# Prompt
Copy the lines of the records below as a numbered list, omitting any blank lines, starting at the first line of the records and ending at the line containing "295L447 327H502L512 316V262H502V229L469".
■ ■ ■ ■ ■
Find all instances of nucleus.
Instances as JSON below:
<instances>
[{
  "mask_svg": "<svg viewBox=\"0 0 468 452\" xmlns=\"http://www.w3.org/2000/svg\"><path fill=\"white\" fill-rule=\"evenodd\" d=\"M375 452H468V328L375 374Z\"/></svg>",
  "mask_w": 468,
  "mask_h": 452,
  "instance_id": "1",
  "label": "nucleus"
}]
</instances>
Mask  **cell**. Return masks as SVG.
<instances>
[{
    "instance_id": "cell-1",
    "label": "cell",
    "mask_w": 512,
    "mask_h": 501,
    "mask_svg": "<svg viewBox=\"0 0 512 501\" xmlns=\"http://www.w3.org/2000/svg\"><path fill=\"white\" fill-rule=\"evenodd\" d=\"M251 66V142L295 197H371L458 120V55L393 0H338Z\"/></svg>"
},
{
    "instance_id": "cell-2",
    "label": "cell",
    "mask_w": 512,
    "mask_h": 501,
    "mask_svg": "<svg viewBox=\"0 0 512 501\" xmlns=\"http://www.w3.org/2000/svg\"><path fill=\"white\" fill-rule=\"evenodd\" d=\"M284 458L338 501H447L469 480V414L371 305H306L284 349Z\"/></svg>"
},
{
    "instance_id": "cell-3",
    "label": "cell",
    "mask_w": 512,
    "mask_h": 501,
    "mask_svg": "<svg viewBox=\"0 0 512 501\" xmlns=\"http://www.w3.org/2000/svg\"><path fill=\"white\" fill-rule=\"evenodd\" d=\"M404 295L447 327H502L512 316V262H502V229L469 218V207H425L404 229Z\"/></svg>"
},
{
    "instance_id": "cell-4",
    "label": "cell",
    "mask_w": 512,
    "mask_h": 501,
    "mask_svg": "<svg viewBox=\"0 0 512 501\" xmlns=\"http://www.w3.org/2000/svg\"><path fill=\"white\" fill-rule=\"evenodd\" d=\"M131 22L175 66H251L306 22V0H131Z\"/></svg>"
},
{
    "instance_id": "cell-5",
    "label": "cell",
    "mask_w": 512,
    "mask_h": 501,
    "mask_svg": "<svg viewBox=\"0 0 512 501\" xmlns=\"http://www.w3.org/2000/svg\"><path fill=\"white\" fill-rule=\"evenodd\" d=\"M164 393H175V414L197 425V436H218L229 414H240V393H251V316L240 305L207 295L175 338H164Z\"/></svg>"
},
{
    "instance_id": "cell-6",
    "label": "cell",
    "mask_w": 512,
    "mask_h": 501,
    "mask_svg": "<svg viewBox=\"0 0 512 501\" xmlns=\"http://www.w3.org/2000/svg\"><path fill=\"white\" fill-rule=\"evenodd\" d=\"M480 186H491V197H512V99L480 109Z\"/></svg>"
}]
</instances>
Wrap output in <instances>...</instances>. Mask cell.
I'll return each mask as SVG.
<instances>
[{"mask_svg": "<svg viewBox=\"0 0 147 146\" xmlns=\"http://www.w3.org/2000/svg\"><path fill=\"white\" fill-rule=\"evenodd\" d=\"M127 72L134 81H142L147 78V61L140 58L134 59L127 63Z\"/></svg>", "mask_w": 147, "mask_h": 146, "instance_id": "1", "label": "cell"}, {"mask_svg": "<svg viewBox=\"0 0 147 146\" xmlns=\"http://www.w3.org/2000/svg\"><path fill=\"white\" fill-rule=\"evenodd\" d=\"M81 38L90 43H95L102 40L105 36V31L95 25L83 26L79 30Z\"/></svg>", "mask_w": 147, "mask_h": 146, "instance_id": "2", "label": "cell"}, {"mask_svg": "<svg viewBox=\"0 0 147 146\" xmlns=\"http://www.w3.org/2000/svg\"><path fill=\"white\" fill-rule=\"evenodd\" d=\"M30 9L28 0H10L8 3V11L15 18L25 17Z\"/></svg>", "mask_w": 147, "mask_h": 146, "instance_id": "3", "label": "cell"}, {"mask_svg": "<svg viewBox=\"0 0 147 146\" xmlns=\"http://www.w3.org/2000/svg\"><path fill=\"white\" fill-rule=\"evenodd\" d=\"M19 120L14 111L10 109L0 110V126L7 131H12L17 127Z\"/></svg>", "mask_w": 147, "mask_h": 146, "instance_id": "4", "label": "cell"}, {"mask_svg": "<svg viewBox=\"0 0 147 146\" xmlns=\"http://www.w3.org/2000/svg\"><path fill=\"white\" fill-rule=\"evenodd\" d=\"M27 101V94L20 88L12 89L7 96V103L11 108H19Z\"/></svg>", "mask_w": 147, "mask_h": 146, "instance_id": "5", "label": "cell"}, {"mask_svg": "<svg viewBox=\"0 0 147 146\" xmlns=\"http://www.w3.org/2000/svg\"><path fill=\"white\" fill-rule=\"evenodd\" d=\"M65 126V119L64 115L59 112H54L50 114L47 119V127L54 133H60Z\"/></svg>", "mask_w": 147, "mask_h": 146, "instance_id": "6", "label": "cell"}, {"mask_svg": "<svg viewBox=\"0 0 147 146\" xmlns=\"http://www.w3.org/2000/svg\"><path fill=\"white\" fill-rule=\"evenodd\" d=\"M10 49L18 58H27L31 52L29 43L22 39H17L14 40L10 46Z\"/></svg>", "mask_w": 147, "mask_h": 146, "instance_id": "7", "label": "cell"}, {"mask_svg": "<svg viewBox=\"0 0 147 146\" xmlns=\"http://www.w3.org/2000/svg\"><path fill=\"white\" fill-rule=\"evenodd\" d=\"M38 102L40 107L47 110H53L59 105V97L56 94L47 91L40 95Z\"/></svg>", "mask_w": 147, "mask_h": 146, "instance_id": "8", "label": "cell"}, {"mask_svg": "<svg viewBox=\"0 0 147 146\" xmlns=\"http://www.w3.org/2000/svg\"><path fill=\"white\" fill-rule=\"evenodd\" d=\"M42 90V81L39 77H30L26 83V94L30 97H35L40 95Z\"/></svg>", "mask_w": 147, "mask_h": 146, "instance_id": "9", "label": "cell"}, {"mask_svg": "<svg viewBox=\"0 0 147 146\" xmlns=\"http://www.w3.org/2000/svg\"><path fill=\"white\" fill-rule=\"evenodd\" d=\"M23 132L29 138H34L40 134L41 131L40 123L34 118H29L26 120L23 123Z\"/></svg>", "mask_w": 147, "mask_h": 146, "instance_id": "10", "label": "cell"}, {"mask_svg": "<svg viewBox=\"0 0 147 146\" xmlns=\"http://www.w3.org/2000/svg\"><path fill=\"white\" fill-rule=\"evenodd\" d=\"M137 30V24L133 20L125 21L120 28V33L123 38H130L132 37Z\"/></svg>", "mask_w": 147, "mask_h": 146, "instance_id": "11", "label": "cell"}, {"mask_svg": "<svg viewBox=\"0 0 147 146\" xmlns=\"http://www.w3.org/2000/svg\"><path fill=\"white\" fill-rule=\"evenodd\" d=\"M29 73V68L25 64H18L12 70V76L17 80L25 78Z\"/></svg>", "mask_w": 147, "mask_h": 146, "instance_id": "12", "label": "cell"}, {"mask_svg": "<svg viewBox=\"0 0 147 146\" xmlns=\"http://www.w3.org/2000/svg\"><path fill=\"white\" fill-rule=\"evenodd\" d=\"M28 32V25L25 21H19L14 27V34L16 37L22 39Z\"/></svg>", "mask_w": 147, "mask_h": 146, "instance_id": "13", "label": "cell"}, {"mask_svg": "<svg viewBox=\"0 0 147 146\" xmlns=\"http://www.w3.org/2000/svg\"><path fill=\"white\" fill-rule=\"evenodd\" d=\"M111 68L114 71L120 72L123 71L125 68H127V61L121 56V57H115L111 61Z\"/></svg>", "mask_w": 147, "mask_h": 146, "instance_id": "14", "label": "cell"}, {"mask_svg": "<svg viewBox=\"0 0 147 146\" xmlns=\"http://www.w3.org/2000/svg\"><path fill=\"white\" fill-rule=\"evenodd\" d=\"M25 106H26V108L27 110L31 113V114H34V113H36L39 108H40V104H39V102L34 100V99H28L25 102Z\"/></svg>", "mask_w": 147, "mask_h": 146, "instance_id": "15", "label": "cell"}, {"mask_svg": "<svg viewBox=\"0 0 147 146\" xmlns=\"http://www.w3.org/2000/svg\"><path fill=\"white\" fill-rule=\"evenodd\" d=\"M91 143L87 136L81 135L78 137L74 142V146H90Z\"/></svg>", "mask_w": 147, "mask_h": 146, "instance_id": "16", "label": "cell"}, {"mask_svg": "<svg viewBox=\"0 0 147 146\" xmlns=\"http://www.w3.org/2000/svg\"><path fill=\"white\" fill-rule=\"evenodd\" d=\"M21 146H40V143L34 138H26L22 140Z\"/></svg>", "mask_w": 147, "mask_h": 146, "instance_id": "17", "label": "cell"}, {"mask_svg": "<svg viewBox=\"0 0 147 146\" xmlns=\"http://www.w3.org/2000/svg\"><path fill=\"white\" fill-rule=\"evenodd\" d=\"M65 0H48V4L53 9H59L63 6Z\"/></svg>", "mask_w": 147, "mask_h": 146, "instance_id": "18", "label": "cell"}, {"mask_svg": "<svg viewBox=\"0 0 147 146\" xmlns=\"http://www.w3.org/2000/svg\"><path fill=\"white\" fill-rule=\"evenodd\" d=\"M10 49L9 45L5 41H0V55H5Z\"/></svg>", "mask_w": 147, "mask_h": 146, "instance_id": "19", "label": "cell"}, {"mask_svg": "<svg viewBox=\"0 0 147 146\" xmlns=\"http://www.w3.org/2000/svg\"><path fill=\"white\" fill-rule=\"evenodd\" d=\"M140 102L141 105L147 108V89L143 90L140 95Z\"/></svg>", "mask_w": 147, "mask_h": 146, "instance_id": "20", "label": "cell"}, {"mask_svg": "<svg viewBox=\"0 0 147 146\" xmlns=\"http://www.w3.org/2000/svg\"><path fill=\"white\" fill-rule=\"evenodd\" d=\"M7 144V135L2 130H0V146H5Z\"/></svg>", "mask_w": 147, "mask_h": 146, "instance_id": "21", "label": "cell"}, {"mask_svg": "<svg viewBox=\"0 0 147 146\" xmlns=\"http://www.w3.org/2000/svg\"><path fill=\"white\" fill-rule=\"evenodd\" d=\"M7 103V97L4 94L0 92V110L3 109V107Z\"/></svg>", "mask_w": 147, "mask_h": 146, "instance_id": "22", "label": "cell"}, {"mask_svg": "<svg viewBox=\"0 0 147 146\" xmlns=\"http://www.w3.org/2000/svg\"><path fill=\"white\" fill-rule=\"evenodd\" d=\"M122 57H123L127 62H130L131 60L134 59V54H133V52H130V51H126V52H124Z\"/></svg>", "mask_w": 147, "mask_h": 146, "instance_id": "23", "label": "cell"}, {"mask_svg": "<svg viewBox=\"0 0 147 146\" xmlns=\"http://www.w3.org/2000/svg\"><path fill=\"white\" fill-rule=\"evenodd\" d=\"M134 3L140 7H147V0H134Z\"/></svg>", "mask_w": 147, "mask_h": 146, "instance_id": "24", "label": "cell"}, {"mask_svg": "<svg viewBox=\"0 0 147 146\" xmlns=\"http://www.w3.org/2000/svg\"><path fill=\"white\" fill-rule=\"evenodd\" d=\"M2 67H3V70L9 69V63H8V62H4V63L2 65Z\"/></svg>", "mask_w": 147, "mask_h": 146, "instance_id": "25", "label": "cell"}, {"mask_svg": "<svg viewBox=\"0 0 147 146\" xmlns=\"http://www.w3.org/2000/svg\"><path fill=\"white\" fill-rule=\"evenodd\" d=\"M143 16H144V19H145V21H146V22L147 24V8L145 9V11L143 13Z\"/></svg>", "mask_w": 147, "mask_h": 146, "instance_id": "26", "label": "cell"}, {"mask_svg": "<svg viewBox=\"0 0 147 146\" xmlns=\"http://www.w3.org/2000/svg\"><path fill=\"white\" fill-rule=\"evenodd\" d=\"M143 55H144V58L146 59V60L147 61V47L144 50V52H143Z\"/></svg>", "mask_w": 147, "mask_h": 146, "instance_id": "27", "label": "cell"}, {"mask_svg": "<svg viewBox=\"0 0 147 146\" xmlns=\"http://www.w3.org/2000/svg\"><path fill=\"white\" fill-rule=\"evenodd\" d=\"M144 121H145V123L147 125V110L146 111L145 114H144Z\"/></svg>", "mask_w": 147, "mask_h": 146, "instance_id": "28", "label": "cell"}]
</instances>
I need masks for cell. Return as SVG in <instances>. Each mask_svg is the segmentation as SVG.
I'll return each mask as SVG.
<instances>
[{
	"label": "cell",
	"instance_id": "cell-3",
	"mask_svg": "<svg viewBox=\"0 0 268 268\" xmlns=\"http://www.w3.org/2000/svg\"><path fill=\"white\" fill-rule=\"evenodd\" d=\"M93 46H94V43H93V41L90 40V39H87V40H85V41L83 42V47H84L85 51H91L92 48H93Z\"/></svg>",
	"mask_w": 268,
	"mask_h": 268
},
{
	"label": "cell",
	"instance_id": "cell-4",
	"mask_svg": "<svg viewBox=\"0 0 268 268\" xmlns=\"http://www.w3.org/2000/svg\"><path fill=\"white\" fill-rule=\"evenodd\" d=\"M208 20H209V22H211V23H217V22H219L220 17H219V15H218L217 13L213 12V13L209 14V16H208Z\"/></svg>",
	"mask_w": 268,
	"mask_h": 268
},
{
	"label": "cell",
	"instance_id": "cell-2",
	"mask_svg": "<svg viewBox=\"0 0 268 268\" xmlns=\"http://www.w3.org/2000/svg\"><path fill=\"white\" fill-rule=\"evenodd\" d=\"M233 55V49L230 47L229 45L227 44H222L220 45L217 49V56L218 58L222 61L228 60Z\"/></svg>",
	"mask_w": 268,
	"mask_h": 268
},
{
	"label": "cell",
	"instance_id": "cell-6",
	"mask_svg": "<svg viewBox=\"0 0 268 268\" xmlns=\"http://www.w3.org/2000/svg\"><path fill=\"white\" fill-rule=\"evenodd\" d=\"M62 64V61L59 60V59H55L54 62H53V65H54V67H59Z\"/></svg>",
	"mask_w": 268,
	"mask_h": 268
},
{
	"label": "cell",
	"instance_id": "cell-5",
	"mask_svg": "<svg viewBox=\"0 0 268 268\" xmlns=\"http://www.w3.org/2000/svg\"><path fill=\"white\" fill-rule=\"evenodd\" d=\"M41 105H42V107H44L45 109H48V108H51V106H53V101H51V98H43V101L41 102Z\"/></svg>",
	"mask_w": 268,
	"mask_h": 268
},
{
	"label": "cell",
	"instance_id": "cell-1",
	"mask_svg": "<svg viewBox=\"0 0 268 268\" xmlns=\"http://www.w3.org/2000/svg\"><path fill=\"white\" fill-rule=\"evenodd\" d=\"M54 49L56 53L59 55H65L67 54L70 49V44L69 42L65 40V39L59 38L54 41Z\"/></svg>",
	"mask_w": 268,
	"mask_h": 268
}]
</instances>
■ ■ ■ ■ ■
# Answer to this exercise
1. Find all instances of nucleus.
2. Instances as JSON below:
3. <instances>
4. [{
5.   "mask_svg": "<svg viewBox=\"0 0 468 452\" xmlns=\"http://www.w3.org/2000/svg\"><path fill=\"white\" fill-rule=\"evenodd\" d=\"M375 452H468V328L375 374Z\"/></svg>",
6.   "mask_w": 468,
7.   "mask_h": 452,
8.   "instance_id": "1",
9.   "label": "nucleus"
10. }]
11. </instances>
12. Mask  **cell**. Return masks as SVG.
13. <instances>
14. [{
15.     "instance_id": "cell-1",
16.     "label": "cell",
17.     "mask_w": 512,
18.     "mask_h": 501,
19.     "mask_svg": "<svg viewBox=\"0 0 512 501\" xmlns=\"http://www.w3.org/2000/svg\"><path fill=\"white\" fill-rule=\"evenodd\" d=\"M251 66V142L295 197H371L458 120V55L393 0H338Z\"/></svg>"
20. },
21. {
22.     "instance_id": "cell-2",
23.     "label": "cell",
24.     "mask_w": 512,
25.     "mask_h": 501,
26.     "mask_svg": "<svg viewBox=\"0 0 512 501\" xmlns=\"http://www.w3.org/2000/svg\"><path fill=\"white\" fill-rule=\"evenodd\" d=\"M284 458L338 501H447L469 480V414L371 305H306L284 349Z\"/></svg>"
27. },
28. {
29.     "instance_id": "cell-3",
30.     "label": "cell",
31.     "mask_w": 512,
32.     "mask_h": 501,
33.     "mask_svg": "<svg viewBox=\"0 0 512 501\" xmlns=\"http://www.w3.org/2000/svg\"><path fill=\"white\" fill-rule=\"evenodd\" d=\"M404 295L447 327H502L512 316V262H502V229L469 218V207H425L404 229Z\"/></svg>"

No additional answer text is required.